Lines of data
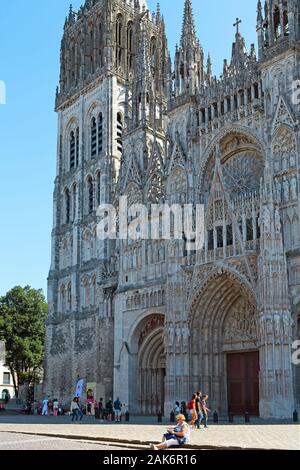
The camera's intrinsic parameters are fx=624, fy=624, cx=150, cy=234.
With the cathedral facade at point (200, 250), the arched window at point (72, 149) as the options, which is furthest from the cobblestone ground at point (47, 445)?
the arched window at point (72, 149)

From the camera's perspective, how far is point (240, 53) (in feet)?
131

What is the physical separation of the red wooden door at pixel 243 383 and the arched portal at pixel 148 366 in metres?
5.87

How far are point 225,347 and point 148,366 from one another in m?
6.86

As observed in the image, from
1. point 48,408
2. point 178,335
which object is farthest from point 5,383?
point 178,335

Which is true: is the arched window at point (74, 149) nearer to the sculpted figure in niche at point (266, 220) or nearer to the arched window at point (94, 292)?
the arched window at point (94, 292)

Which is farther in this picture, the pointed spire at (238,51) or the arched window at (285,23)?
the pointed spire at (238,51)

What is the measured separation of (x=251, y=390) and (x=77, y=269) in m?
22.9

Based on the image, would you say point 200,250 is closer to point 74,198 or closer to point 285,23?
point 285,23

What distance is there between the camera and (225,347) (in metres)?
36.8

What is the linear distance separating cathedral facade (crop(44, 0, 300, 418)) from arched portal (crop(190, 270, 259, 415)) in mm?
70

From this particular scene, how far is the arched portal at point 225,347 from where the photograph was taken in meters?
35.8

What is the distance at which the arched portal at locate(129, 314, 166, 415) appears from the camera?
40812 millimetres
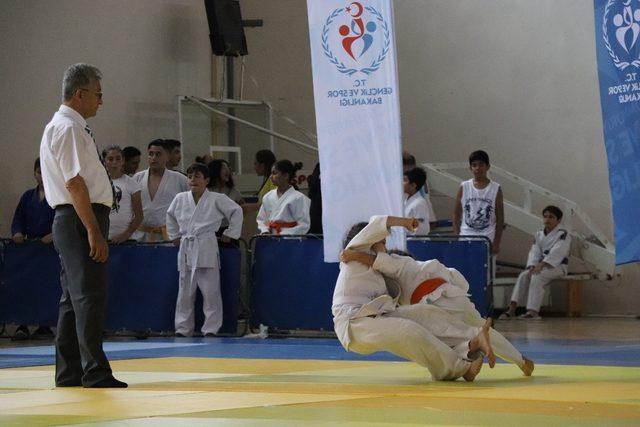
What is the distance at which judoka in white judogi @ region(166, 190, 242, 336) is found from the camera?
11336mm

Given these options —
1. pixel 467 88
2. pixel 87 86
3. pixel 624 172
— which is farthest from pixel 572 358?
pixel 467 88

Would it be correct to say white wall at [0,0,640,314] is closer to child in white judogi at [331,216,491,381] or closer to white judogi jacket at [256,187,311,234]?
white judogi jacket at [256,187,311,234]

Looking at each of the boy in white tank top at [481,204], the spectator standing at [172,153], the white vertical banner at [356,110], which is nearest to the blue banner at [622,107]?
the white vertical banner at [356,110]

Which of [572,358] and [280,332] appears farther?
[280,332]

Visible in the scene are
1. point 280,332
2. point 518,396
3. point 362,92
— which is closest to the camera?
point 518,396

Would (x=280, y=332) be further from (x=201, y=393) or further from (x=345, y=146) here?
(x=201, y=393)

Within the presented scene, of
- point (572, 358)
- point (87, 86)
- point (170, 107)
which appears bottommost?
point (572, 358)

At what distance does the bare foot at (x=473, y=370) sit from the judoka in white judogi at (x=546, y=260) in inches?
325

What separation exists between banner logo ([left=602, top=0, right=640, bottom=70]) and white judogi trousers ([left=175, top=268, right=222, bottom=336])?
198 inches

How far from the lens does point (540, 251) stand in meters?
14.8

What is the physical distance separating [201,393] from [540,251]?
372 inches

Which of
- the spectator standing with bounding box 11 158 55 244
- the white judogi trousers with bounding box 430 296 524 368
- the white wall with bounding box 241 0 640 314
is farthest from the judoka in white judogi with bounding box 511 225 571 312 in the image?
the white judogi trousers with bounding box 430 296 524 368

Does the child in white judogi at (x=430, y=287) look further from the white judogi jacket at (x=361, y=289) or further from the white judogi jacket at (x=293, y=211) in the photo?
the white judogi jacket at (x=293, y=211)

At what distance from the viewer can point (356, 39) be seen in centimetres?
918
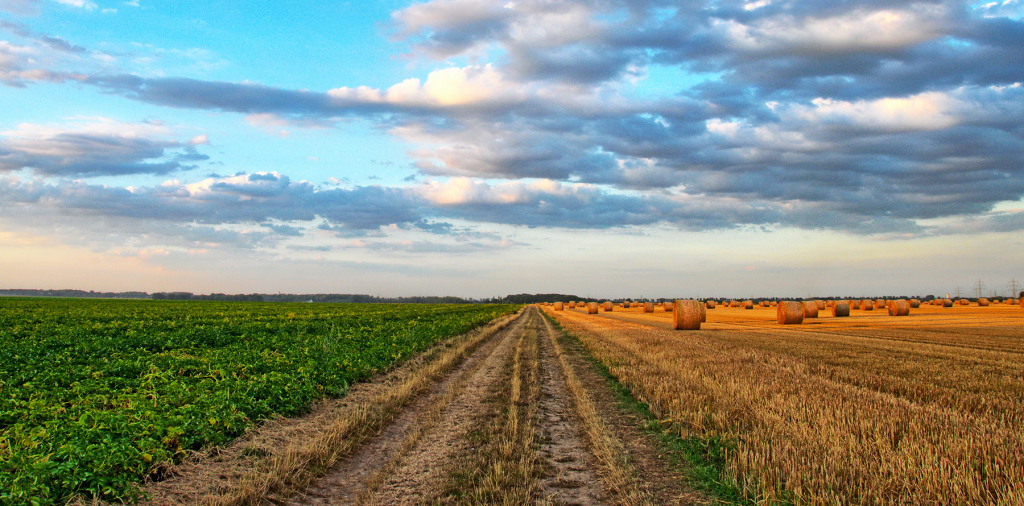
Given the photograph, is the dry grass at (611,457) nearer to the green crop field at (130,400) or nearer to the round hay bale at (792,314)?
the green crop field at (130,400)

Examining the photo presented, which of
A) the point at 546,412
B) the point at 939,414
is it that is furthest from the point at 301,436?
the point at 939,414

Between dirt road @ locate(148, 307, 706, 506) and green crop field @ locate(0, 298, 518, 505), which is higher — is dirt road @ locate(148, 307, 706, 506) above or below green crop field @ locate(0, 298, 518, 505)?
below

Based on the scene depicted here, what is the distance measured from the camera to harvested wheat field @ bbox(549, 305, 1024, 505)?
5.87 m

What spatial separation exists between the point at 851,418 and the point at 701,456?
2792mm

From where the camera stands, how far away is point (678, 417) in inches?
365

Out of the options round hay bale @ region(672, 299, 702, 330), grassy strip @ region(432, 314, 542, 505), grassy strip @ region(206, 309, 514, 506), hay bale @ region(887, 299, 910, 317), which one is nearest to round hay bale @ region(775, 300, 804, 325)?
round hay bale @ region(672, 299, 702, 330)

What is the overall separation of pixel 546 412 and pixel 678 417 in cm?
255

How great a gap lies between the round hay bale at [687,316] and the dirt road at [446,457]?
71.8 feet

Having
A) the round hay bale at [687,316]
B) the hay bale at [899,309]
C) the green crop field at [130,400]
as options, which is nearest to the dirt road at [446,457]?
the green crop field at [130,400]

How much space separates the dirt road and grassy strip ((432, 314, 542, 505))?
18mm

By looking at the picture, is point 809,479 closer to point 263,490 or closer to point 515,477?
point 515,477

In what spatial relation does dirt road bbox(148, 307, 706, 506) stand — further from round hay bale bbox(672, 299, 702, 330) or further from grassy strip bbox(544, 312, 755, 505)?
round hay bale bbox(672, 299, 702, 330)

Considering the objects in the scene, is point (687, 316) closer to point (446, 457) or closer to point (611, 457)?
point (611, 457)

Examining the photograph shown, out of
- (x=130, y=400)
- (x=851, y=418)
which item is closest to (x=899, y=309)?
(x=851, y=418)
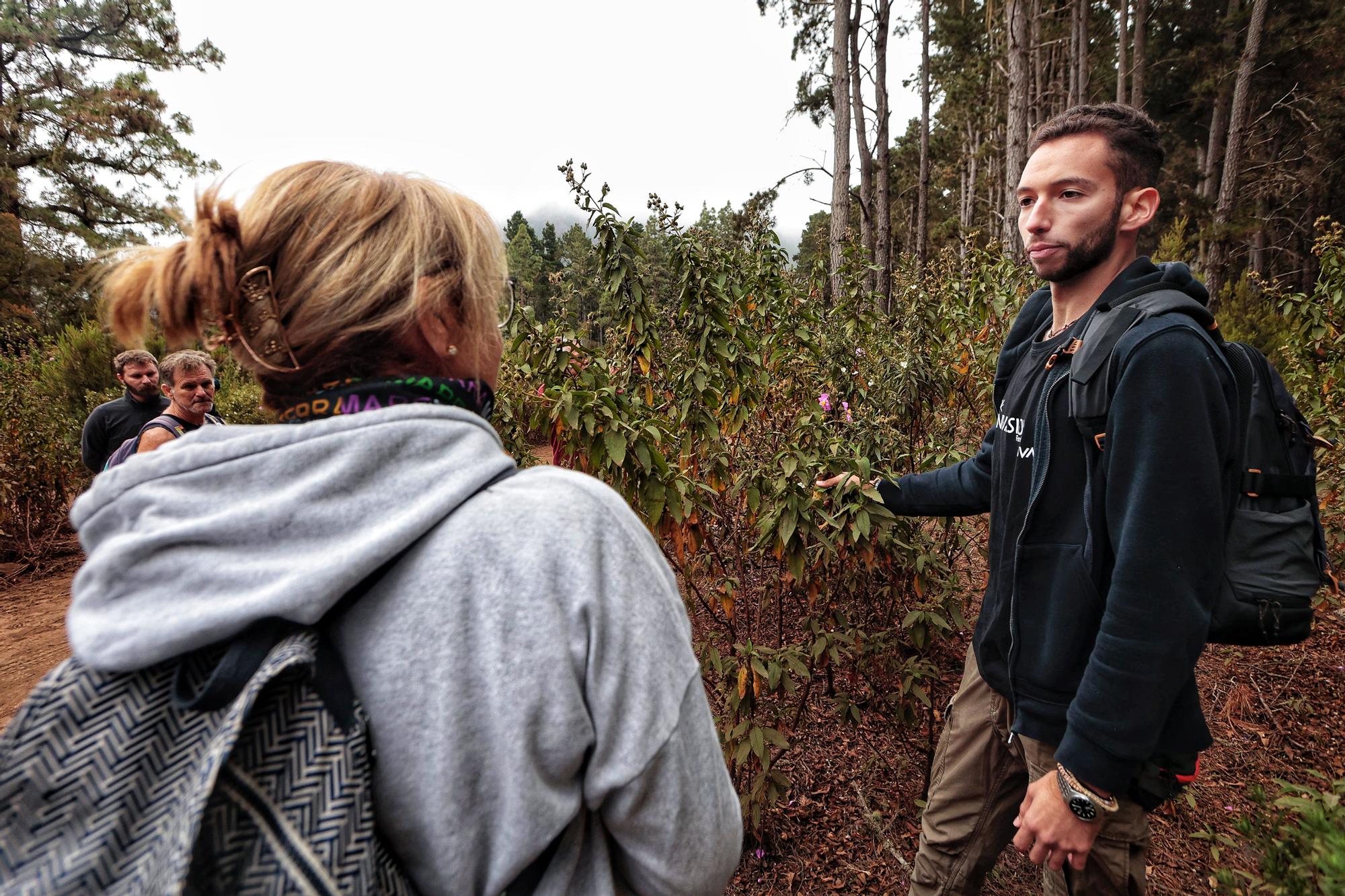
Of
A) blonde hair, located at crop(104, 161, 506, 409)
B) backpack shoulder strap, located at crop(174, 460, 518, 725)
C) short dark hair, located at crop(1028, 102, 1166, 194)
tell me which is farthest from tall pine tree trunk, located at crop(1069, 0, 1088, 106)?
backpack shoulder strap, located at crop(174, 460, 518, 725)

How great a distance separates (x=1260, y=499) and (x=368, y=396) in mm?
1612

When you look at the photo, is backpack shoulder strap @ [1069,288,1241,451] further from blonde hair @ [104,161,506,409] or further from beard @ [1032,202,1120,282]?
blonde hair @ [104,161,506,409]

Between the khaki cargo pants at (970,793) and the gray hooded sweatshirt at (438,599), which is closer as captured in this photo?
the gray hooded sweatshirt at (438,599)

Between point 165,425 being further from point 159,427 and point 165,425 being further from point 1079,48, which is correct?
point 1079,48

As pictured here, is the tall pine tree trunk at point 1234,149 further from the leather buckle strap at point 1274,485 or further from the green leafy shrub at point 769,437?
the leather buckle strap at point 1274,485

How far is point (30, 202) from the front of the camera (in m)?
16.6

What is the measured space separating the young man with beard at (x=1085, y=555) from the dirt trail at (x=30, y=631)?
5.46 metres

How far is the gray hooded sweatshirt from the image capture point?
2.13ft

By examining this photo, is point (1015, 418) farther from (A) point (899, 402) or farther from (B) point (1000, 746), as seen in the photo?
(A) point (899, 402)

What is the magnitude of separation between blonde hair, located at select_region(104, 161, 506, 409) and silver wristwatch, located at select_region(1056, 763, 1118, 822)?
143 cm

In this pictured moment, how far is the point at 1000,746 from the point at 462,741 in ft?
5.20

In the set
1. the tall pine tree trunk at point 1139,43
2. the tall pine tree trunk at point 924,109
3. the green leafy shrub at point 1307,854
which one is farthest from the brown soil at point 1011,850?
the tall pine tree trunk at point 1139,43

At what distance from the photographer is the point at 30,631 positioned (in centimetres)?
533

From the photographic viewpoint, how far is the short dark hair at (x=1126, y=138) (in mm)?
1547
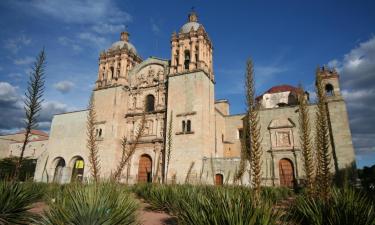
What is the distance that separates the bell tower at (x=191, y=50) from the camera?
71.2ft

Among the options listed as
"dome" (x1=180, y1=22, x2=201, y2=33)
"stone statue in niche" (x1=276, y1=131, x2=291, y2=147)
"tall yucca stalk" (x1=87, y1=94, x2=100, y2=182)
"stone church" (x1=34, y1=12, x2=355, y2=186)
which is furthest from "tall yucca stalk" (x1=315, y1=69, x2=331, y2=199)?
"dome" (x1=180, y1=22, x2=201, y2=33)

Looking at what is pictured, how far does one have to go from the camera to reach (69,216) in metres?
3.74

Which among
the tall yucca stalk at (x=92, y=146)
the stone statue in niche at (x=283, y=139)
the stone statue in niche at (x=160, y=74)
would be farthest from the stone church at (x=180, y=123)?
the tall yucca stalk at (x=92, y=146)

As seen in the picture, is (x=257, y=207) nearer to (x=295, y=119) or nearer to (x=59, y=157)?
(x=295, y=119)

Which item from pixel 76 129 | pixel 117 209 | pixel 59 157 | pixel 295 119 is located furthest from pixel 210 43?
pixel 117 209

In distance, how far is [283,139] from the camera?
67.1ft

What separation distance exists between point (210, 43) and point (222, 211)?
73.7 ft

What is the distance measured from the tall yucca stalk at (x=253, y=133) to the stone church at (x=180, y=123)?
45.0 feet

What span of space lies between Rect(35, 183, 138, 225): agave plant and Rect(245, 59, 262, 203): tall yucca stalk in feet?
7.94

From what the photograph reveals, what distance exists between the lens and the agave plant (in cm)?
376

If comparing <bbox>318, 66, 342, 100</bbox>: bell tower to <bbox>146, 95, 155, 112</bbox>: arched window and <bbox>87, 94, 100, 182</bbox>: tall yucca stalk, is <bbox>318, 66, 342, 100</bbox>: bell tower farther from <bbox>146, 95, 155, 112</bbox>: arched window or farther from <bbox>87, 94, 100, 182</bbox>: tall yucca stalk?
<bbox>87, 94, 100, 182</bbox>: tall yucca stalk

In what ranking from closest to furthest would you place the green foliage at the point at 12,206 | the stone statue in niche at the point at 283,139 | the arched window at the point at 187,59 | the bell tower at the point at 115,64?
the green foliage at the point at 12,206
the stone statue in niche at the point at 283,139
the arched window at the point at 187,59
the bell tower at the point at 115,64

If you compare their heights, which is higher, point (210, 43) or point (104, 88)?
point (210, 43)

_Aim of the task:_ Quote the lines of the listing above that run from the line with "As seen in the picture, is" through its last line, both included, and nothing else.

_The solution:_
As seen in the picture, is (x=257, y=207) nearer to (x=295, y=119) or nearer to (x=59, y=157)?
(x=295, y=119)

Which item from pixel 76 129 | pixel 117 209 | pixel 59 157 | pixel 295 119 is located furthest from pixel 210 43?
pixel 117 209

In distance, how far is [283,139] from the camera?
67.1ft

What separation distance exists between point (210, 43) and point (222, 211)?
73.7 ft

What is the distance measured from the tall yucca stalk at (x=253, y=133) to the stone church at (x=180, y=123)?
45.0 feet

What span of space lies between Rect(35, 183, 138, 225): agave plant and Rect(245, 59, 262, 203): tall yucca stalk in feet?
7.94

From what the photograph reveals, what distance exists between the lens and the agave plant (in cm)?
376

If comparing <bbox>318, 66, 342, 100</bbox>: bell tower to <bbox>146, 95, 155, 112</bbox>: arched window and <bbox>87, 94, 100, 182</bbox>: tall yucca stalk, is <bbox>318, 66, 342, 100</bbox>: bell tower farther from <bbox>146, 95, 155, 112</bbox>: arched window or farther from <bbox>87, 94, 100, 182</bbox>: tall yucca stalk?
<bbox>87, 94, 100, 182</bbox>: tall yucca stalk

In what ranking from closest to furthest would you place the green foliage at the point at 12,206 | the stone statue in niche at the point at 283,139 | the arched window at the point at 187,59 | the bell tower at the point at 115,64?
the green foliage at the point at 12,206
the stone statue in niche at the point at 283,139
the arched window at the point at 187,59
the bell tower at the point at 115,64

If you compare their heights, which is higher, point (210, 43) or point (104, 88)?
point (210, 43)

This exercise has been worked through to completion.